ACTIVITY: The pictures do not belong in the copy. Restate all of the records word for word.

[Image-text web data]
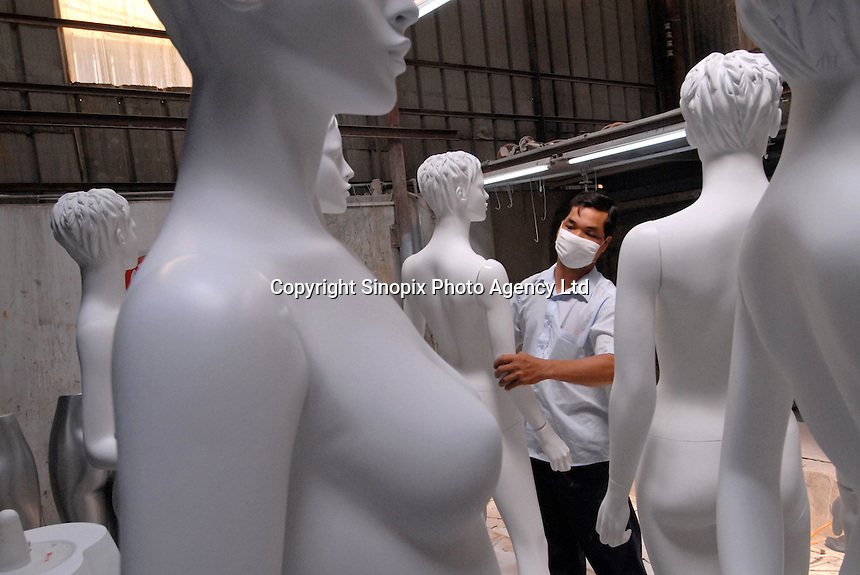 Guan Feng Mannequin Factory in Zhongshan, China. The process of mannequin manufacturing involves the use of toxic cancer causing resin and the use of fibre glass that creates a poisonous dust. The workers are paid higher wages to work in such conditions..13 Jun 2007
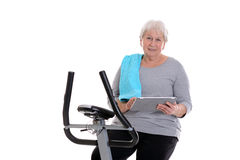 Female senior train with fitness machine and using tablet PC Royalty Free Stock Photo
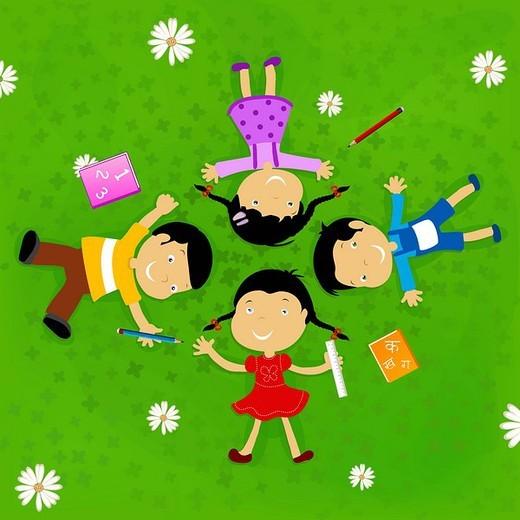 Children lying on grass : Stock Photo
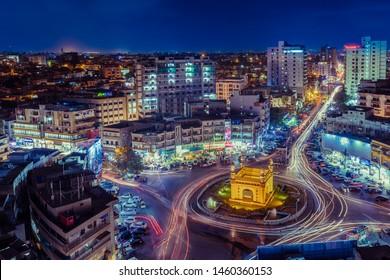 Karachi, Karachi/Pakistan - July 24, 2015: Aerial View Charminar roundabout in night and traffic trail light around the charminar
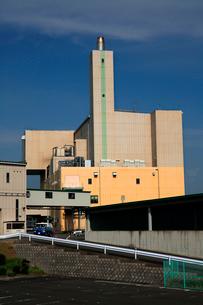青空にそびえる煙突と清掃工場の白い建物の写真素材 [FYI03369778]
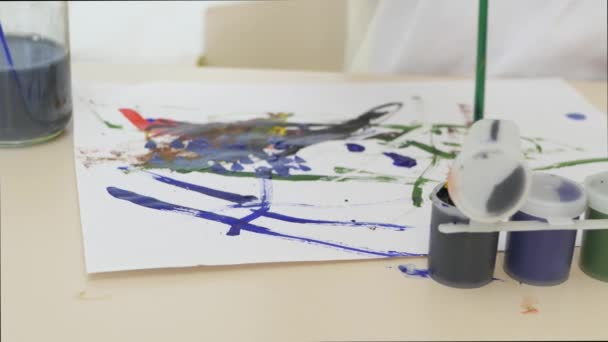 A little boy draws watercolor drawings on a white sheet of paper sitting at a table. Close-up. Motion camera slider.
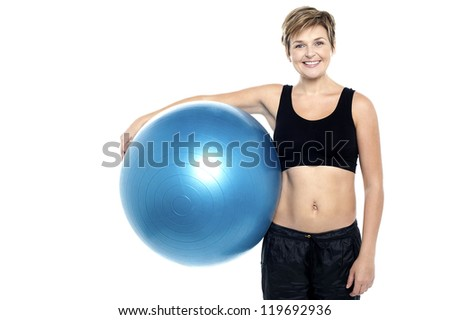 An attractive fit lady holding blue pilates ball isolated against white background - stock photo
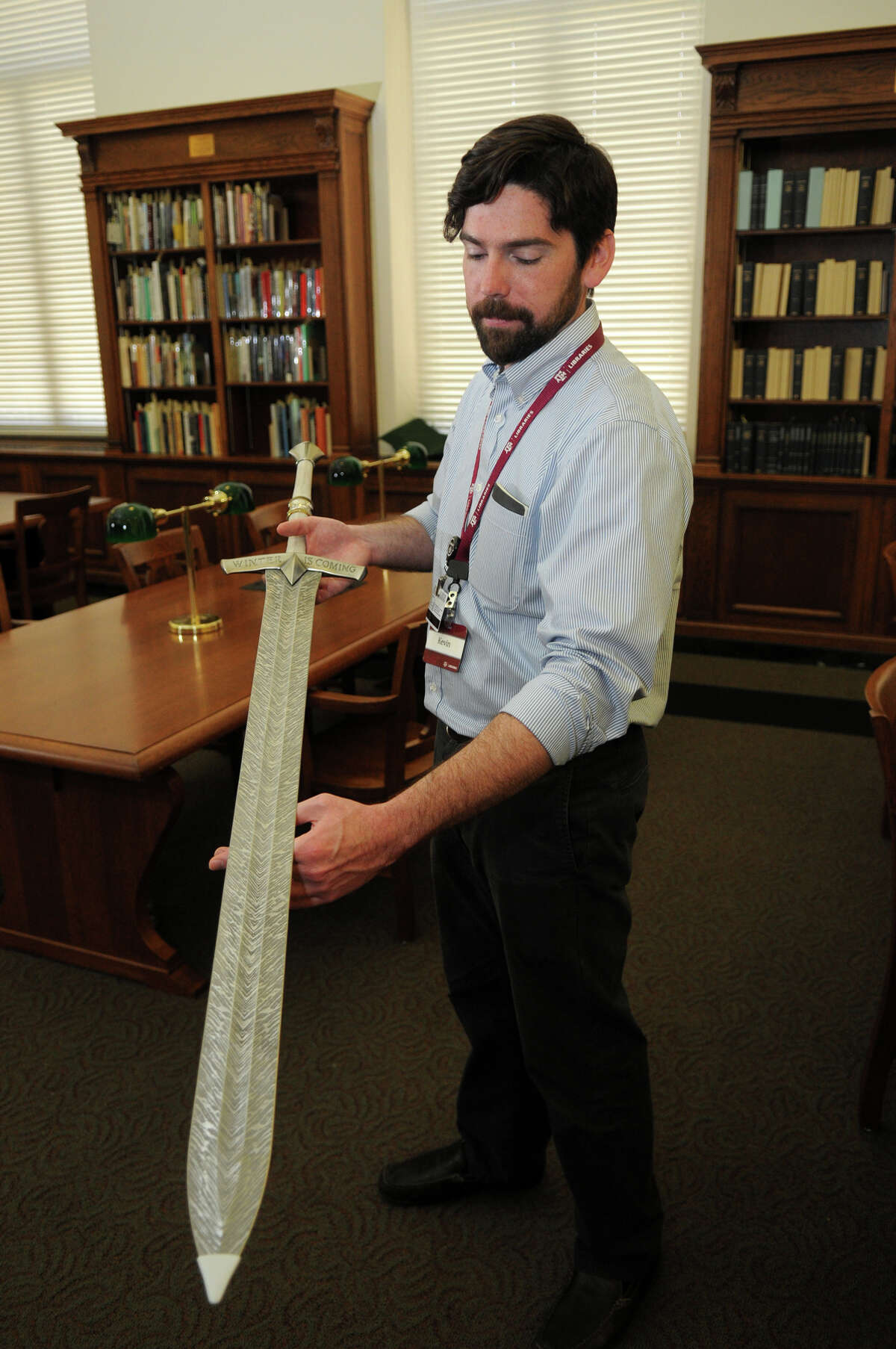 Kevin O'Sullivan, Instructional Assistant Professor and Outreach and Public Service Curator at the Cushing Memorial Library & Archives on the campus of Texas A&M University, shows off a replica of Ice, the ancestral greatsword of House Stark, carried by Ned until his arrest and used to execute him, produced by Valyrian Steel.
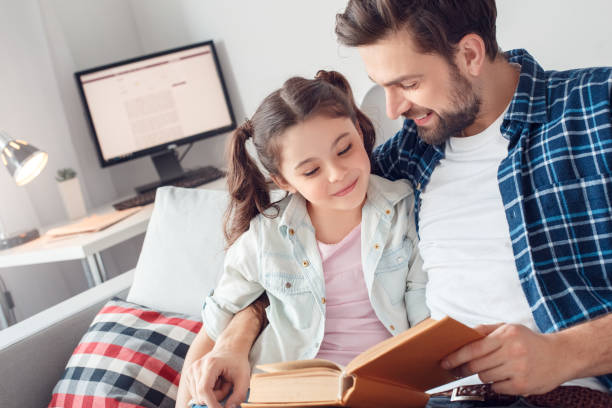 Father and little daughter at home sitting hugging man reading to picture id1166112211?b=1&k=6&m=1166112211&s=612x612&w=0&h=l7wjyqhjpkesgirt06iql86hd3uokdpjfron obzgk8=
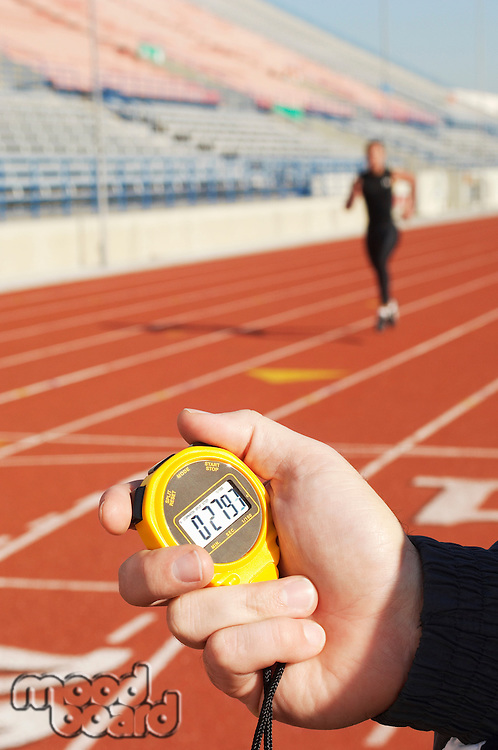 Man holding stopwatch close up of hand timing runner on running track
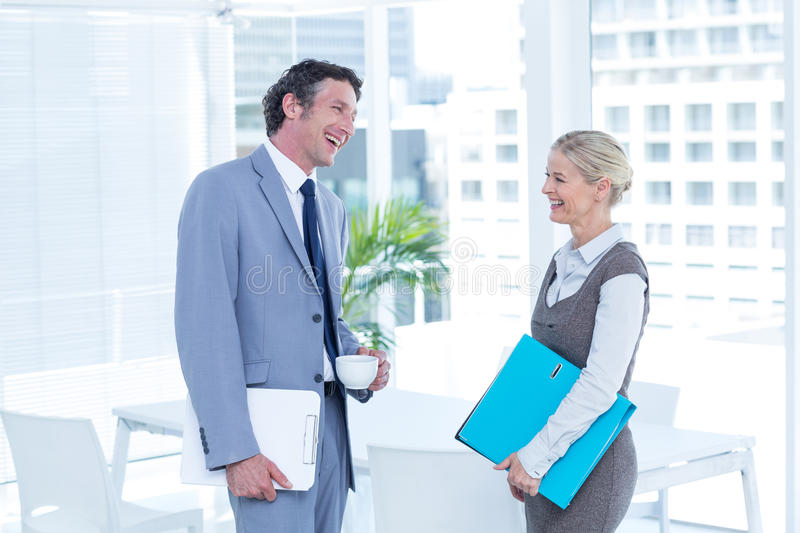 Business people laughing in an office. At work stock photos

TASK RESULT:
 Guan Feng Mannequin Factory in Zhongshan, China. The process of mannequin manufacturing involves the use of toxic cancer causing resin and the use of fibre glass that creates a poisonous dust. The workers are paid higher wages to work in such conditions..13 Jun 2007
 Female senior train with fitness machine and using tablet PC Royalty Free Stock Photo
 Children lying on grass : Stock Photo
 Karachi, Karachi/Pakistan - July 24, 2015: Aerial View Charminar roundabout in night and traffic trail light around the charminar
青空にそびえる煙突と清掃工場の白い建物の写真素材 [FYI03369778]
 A little boy draws watercolor drawings on a white sheet of paper sitting at a table. Close-up. Motion camera slider.
 An attractive fit lady holding blue pilates ball isolated against white background - stock photo
 Kevin O'Sullivan, Instructional Assistant Professor and Outreach and Public Service Curator at the Cushing Memorial Library & Archives on the campus of Texas A&M University, shows off a replica of Ice, the ancestral greatsword of House Stark, carried by Ned until his arrest and used to execute him, produced by Valyrian Steel.
 Father and little daughter at home sitting hugging man reading to picture id1166112211?b=1&k=6&m=1166112211&s=612x612&w=0&h=l7wjyqhjpkesgirt06iql86hd3uokdpjfron obzgk8=
 Man holding stopwatch close up of hand timing runner on running track
 Business people laughing in an office. At work stock photos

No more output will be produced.